Most seafood consumers want to believe that the fish they eat was harvested ethically, without harming the crew that caught it or the ecosystem it lived in.
But illegal, unreported, and unregulated (IUU) fishing practices are rife in the global seafood trade. These practices include violating national boundaries, using prohibited gear, and ignoring harvest limits meant to sustain fish populations. Illegal fishing is also closely tied to forced labor abuses and the exploitation of vulnerable workers who are trying to provide for themselves and their families.
The United States is the world’s largest seafood market, meaning the U.S. government has a great deal of influence to stop illegal and unethical fishing practices. But shockingly, as much as one-third of our seafood imports are illegally harvested. In 2019, an estimated $2.4 billion worth of seafood entering U.S. markets was sourced from IUU fishing practices.

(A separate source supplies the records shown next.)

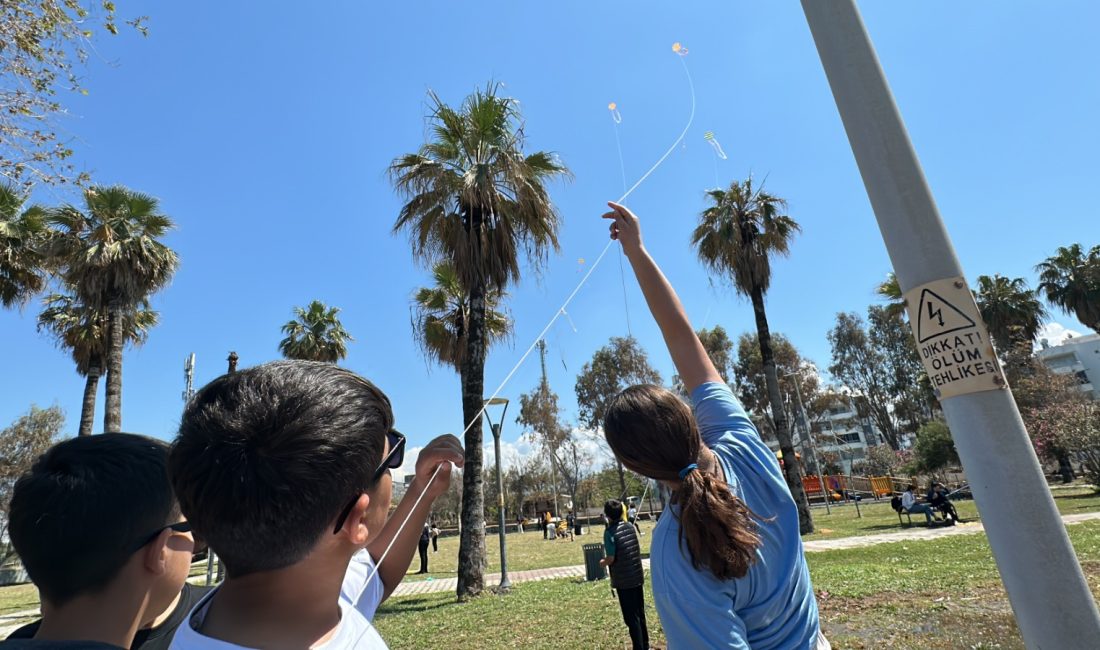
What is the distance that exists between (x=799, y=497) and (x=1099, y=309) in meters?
28.9

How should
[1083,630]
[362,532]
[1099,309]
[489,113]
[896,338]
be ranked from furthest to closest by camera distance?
[896,338], [1099,309], [489,113], [1083,630], [362,532]

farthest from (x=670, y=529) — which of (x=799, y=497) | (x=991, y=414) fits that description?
(x=799, y=497)

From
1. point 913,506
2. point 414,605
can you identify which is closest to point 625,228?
point 414,605

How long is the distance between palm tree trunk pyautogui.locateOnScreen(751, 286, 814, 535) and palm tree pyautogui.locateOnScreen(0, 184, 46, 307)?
22284mm

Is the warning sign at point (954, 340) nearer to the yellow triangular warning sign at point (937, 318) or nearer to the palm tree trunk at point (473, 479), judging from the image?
the yellow triangular warning sign at point (937, 318)

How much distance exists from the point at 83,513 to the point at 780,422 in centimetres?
1931

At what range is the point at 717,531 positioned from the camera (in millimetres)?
1255

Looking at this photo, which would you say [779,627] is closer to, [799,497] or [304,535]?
[304,535]

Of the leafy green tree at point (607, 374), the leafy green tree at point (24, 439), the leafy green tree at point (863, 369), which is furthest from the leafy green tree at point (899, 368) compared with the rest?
the leafy green tree at point (24, 439)

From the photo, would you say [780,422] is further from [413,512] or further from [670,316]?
[413,512]

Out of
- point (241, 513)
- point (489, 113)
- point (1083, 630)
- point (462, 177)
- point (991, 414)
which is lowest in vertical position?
point (1083, 630)

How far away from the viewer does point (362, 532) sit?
1057 millimetres

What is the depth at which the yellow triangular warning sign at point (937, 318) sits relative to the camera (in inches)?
74.9

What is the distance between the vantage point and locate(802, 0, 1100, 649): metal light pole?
170cm
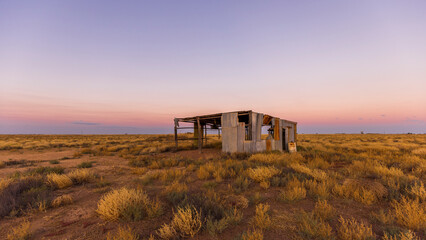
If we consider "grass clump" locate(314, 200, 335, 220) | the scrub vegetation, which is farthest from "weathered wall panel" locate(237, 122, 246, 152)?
"grass clump" locate(314, 200, 335, 220)

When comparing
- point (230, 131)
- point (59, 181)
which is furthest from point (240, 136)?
point (59, 181)

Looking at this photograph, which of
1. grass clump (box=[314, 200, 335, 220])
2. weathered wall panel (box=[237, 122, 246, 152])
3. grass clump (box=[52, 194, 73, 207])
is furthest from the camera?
weathered wall panel (box=[237, 122, 246, 152])

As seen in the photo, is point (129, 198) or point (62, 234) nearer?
point (62, 234)

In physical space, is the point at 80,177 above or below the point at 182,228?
below

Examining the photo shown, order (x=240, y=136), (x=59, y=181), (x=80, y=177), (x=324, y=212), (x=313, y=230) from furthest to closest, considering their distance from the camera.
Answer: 1. (x=240, y=136)
2. (x=80, y=177)
3. (x=59, y=181)
4. (x=324, y=212)
5. (x=313, y=230)

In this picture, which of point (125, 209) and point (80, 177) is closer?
point (125, 209)

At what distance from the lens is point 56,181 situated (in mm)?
6184

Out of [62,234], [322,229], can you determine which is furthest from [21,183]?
[322,229]

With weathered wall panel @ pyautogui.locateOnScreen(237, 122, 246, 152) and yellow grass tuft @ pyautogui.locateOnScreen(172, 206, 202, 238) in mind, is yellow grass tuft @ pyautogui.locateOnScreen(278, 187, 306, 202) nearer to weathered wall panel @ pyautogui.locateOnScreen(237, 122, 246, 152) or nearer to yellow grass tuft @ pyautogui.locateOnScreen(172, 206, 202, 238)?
yellow grass tuft @ pyautogui.locateOnScreen(172, 206, 202, 238)

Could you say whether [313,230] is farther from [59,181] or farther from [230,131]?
[230,131]

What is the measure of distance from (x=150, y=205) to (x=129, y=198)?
0.54 m

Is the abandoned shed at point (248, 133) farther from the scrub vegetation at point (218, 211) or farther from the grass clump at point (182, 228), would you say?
the grass clump at point (182, 228)

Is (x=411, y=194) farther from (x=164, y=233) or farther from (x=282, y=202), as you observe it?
(x=164, y=233)

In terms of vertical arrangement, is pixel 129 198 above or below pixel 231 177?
above
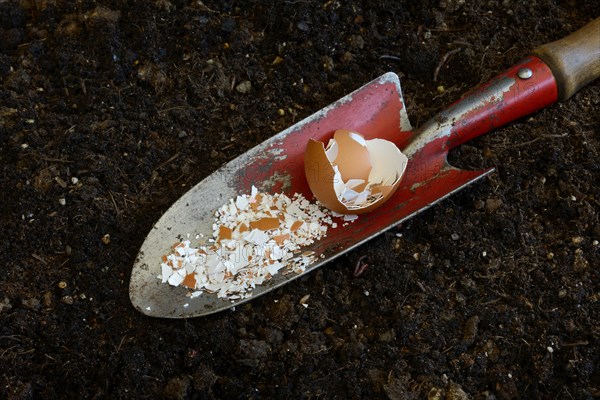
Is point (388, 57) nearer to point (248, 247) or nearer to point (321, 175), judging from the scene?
point (321, 175)

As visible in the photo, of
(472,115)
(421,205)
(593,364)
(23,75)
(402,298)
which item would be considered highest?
(23,75)

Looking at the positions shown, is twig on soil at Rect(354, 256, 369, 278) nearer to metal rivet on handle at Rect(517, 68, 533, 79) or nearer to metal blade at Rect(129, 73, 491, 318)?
metal blade at Rect(129, 73, 491, 318)

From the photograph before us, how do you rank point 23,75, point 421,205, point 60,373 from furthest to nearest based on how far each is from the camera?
point 23,75, point 421,205, point 60,373

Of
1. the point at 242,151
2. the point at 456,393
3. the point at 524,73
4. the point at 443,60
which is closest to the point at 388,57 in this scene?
the point at 443,60

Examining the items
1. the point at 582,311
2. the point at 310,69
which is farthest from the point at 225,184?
the point at 582,311

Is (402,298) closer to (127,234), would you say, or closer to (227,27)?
(127,234)

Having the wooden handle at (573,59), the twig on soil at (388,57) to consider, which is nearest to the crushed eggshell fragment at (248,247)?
the twig on soil at (388,57)

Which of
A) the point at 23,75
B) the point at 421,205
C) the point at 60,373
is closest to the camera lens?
the point at 60,373
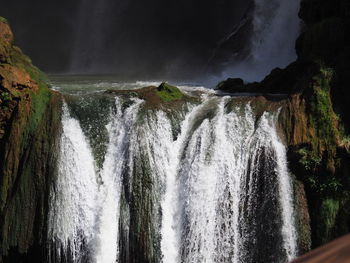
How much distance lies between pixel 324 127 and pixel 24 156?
227 inches

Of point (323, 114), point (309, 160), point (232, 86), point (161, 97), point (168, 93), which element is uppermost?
point (232, 86)

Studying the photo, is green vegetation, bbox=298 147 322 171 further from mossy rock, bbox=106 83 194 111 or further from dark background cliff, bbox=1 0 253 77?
dark background cliff, bbox=1 0 253 77

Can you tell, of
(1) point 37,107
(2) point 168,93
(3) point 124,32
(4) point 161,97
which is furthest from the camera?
(3) point 124,32

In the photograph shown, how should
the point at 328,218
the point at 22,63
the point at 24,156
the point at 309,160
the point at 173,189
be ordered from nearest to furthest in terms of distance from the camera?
1. the point at 328,218
2. the point at 309,160
3. the point at 173,189
4. the point at 24,156
5. the point at 22,63

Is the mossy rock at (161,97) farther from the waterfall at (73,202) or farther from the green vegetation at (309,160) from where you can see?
the green vegetation at (309,160)

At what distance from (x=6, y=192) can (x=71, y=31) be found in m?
16.4

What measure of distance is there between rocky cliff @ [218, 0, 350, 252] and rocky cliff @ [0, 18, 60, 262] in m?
4.61

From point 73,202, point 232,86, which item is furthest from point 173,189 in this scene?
point 232,86

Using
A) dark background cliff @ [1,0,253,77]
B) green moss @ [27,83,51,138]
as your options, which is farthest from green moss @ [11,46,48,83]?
dark background cliff @ [1,0,253,77]

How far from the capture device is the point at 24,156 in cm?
979

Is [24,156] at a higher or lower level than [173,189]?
higher

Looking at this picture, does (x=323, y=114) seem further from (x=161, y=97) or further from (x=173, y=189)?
(x=161, y=97)

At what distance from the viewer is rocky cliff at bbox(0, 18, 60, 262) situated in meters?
9.46

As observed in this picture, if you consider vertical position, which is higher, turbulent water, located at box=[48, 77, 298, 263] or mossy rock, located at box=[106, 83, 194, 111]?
mossy rock, located at box=[106, 83, 194, 111]
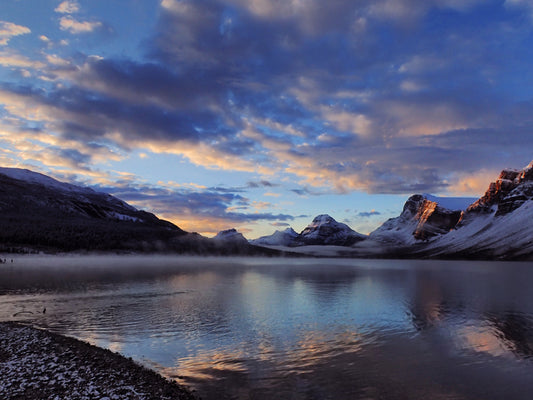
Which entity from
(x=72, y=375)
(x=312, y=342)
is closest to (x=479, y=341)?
(x=312, y=342)

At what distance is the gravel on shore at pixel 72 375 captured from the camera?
16688mm

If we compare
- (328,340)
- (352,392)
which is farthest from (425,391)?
(328,340)

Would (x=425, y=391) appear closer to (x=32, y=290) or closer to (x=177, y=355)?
(x=177, y=355)

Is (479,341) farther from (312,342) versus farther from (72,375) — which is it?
(72,375)

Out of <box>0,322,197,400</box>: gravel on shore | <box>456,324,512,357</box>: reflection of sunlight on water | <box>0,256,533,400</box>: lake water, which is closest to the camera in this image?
<box>0,322,197,400</box>: gravel on shore

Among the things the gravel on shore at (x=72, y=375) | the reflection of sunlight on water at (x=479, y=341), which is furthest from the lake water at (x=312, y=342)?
the gravel on shore at (x=72, y=375)

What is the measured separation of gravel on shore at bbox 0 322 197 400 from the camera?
16.7 m

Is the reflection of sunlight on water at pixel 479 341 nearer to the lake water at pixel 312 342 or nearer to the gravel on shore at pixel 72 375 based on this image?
the lake water at pixel 312 342

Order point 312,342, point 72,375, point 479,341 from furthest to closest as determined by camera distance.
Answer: point 479,341
point 312,342
point 72,375

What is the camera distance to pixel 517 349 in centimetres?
2884

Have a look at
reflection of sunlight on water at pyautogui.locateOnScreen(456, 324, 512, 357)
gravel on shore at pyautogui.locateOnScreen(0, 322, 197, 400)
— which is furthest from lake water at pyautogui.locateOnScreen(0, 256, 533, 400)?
gravel on shore at pyautogui.locateOnScreen(0, 322, 197, 400)

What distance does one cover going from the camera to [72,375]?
19.0 metres

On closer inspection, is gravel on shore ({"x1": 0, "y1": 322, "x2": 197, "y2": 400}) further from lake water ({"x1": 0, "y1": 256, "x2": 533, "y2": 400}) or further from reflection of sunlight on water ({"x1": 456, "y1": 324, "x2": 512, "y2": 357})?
reflection of sunlight on water ({"x1": 456, "y1": 324, "x2": 512, "y2": 357})

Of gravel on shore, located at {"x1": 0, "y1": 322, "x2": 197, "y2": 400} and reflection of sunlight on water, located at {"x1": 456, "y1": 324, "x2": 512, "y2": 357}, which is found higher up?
gravel on shore, located at {"x1": 0, "y1": 322, "x2": 197, "y2": 400}
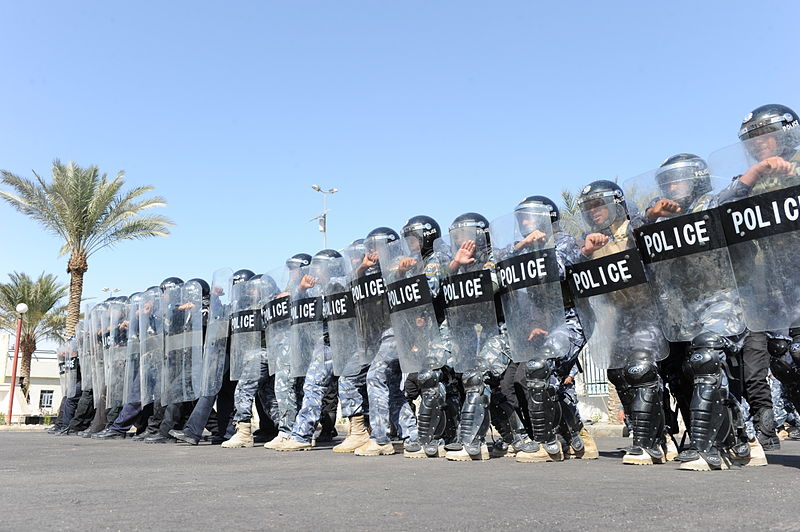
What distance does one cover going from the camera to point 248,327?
317 inches

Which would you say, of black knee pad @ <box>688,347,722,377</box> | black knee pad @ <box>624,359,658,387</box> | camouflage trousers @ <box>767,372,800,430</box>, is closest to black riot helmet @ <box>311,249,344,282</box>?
black knee pad @ <box>624,359,658,387</box>

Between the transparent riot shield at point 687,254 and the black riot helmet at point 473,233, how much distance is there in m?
1.33

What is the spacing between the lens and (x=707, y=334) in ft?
14.7

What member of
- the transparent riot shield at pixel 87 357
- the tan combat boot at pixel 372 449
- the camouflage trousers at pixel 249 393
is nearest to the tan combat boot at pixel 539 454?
the tan combat boot at pixel 372 449

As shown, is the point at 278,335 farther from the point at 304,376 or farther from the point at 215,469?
the point at 215,469

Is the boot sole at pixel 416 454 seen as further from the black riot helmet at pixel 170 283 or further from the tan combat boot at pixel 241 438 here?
the black riot helmet at pixel 170 283

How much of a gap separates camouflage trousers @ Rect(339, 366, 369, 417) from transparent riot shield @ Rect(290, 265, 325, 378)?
1.90ft

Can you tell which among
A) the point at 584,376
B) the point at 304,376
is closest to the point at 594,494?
the point at 304,376

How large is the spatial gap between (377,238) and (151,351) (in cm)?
422

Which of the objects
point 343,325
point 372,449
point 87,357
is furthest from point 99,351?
point 372,449

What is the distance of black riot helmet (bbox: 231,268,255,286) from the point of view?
8.52 metres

NRDC is advocating for the U.S. government to step up its leadership and thoroughly reject illegal fishing and human rights abuses in the seafood industry. The measures the United States can use to tackle human rights abuses and IUU fishing together include: requiring full supply chain traceability, expanding vessel tracking requirements, modernizing the U.S. seafood screening process, and requiring basic information about crew working conditions on fishing vessels so that the United States can enforce its anti-forced-labor laws.
Congress and the Biden administration must also strengthen existing laws and regulatory programs, like the High Seas Driftnet Fishing Moratorium Protection Act and the Seafood Import Monitoring Program, to block illegally fished and unethical seafood.
If the United States commits to eliminating IUU fished and unethical seafood from its commerce stream, consumers can finally feel confident that the seafood we eat is what it says it is on the label and was not harvested with unethical labor practices.